::: SECÇÃO DO DOCUMENTO
Uma conversa com um amigo deu o mote para tentar descobrir um pouco mais sobre a quase famosa barcaça dos banhos. Refiro-me, como alguns leitores já saberão, àquela estrutura que se vê a meio do rio em algumas imagens do século XIX. E apesar da pesquisa ter sido bastante limitada, encontrei ainda assim informação curiosa; pequenos contributos para melhor conhecermos o Porto do Romantismo.
Esta barcaça remontará a 1852, tendo sido construída em Vila Nova de Gaia por um empreendedor de seu nome João Coelho de Almeida. Do jornal O Comércio de 19 de julho de 1854 colhe-se esta informação, em forma de anúncio:
«BANHOS DO RIO - Acha-se já ao serviço público a Barcaça dos Banhos: as pessoas que forem da cidade pela ponte tem passagem gratuita, quer a pé quer a cavalo - ou mesmo de cadeirinha ou carruagem, etc, e devem comprar na casinha os competentes bilhetes de admissão. Há também naquele estabelecimento banhos de chuva - criado e criada, e os serviços respetivos.»
::::::
### A TAREFA:
Retome o texto sobre a barcaça dos banhos e prossiga a redação a partir da última frase apresentada.
::: DADOS FORNECIDOS
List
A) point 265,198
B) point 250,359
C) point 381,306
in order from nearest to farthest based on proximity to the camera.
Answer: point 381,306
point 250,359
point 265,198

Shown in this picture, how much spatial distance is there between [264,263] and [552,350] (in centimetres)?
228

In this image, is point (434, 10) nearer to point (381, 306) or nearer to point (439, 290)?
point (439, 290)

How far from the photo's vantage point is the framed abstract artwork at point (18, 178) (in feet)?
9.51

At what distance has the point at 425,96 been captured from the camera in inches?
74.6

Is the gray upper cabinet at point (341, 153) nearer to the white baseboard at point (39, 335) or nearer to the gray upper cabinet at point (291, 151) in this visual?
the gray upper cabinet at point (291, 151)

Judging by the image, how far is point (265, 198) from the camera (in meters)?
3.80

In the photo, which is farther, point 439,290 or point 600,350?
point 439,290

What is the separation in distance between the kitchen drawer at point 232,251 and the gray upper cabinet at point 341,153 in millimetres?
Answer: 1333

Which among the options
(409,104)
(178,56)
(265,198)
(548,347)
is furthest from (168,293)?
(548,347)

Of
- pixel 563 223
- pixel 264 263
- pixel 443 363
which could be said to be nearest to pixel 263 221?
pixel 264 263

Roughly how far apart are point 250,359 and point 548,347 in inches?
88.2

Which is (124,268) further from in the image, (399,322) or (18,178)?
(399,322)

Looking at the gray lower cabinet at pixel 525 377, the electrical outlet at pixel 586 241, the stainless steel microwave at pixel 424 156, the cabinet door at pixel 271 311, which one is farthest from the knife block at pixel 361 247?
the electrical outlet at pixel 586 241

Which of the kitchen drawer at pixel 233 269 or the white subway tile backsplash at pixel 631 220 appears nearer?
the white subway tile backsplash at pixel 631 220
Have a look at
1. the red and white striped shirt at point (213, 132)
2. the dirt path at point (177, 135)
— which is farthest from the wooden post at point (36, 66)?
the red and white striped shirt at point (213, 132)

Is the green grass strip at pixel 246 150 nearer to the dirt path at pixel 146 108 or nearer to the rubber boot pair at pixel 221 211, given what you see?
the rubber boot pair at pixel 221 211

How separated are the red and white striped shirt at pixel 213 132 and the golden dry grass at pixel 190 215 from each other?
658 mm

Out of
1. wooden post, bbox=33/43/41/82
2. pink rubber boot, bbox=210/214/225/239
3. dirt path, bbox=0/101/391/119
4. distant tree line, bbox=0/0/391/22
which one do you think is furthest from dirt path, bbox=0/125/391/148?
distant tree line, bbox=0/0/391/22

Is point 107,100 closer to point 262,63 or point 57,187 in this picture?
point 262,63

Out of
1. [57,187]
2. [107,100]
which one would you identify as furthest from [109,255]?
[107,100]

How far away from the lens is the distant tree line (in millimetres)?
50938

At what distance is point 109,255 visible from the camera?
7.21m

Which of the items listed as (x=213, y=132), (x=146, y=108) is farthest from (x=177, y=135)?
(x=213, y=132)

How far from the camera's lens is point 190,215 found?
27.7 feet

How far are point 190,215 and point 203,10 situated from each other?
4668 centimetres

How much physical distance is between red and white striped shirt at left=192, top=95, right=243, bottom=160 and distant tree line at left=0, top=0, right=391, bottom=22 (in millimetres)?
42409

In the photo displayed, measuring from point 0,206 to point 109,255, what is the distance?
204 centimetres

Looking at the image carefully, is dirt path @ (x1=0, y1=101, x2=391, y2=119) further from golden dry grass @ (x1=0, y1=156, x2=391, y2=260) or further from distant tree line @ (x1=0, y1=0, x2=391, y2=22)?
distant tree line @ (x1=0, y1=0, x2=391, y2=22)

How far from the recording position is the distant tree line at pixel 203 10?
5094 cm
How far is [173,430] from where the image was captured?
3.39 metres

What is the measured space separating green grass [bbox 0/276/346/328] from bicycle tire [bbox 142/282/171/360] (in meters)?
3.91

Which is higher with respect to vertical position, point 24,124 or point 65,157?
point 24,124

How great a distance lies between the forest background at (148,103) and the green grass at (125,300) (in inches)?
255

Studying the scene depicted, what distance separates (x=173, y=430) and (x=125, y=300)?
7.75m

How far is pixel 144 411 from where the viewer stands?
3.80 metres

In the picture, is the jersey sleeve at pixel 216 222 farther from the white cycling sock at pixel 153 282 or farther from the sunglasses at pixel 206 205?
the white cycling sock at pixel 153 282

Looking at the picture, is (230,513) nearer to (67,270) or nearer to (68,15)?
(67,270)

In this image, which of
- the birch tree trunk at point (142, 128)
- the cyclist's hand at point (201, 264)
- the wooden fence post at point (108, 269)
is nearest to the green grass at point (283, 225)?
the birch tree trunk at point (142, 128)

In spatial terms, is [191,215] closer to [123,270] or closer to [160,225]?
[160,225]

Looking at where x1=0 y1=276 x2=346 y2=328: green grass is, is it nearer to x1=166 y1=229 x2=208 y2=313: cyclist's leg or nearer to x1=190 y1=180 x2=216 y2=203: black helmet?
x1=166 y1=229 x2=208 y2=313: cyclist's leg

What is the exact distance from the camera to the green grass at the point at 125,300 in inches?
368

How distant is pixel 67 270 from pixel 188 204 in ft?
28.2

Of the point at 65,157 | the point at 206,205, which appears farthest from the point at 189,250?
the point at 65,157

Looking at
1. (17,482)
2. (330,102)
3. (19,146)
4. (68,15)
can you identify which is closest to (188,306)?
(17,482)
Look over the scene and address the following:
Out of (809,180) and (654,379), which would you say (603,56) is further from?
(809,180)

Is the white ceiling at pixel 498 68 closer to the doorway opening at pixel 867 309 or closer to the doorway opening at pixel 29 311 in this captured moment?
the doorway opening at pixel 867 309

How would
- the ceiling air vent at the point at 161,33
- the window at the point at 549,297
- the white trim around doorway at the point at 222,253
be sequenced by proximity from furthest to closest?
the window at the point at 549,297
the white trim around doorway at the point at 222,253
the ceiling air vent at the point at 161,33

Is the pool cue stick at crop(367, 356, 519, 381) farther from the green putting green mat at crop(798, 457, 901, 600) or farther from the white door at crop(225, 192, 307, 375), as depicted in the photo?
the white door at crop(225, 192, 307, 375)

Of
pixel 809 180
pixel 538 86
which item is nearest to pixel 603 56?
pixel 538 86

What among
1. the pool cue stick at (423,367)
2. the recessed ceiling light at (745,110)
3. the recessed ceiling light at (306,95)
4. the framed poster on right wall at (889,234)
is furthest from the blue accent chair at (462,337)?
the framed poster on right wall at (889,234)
::::::
### RESPOSTA AO EXERCÍCIO:
O que não significa que a barcaça fosse construída apenas naquele ano. Até pela brevidade do anúncio se depreende ser um estabelecimento já conhecido do público. Ela seria armada e desarmada ou pelo menos, permaneceria ancorada, a maior parte do ano; fora da estação quente.
Mas foi em 1861 que a barcaça sofreu uma grande remodelação, em parte motivada pela grande cheia de 1860, em parte pelo abuso que nela se registava, conforme o preciosíssimo texto que abaixo se vai ler nos revela:
«Barcaça dos Banhos
REGULAMENTO ALTERADO
No domingos 18 do corrente principiará outra vez a barcaça a receber as pessoas que queiram tomar banho. Neste estabelecimento foi preciso fazer uma pequena alteração nos preços, porquanto os que se achavam estabelecidos não davam o resultado necessário para que o mesmo se pudesse conservar. Também foi alterado o regulamento para evitar os abusos que se cometiam com a escolha de camarotes pelo preço de 60 réis o banho para cada uma das duas pessoas no mesmo camarote e o de 50 réis para três pessoas também em comum, pois que acontecia frequentemente que algumas pessoas depois de se acharem dentro não queriam que entrassem as que lhe correspondiam, e um tal abuso revertia também em prejuízo daqueles que tinham tomado o bilhete de 80 réis.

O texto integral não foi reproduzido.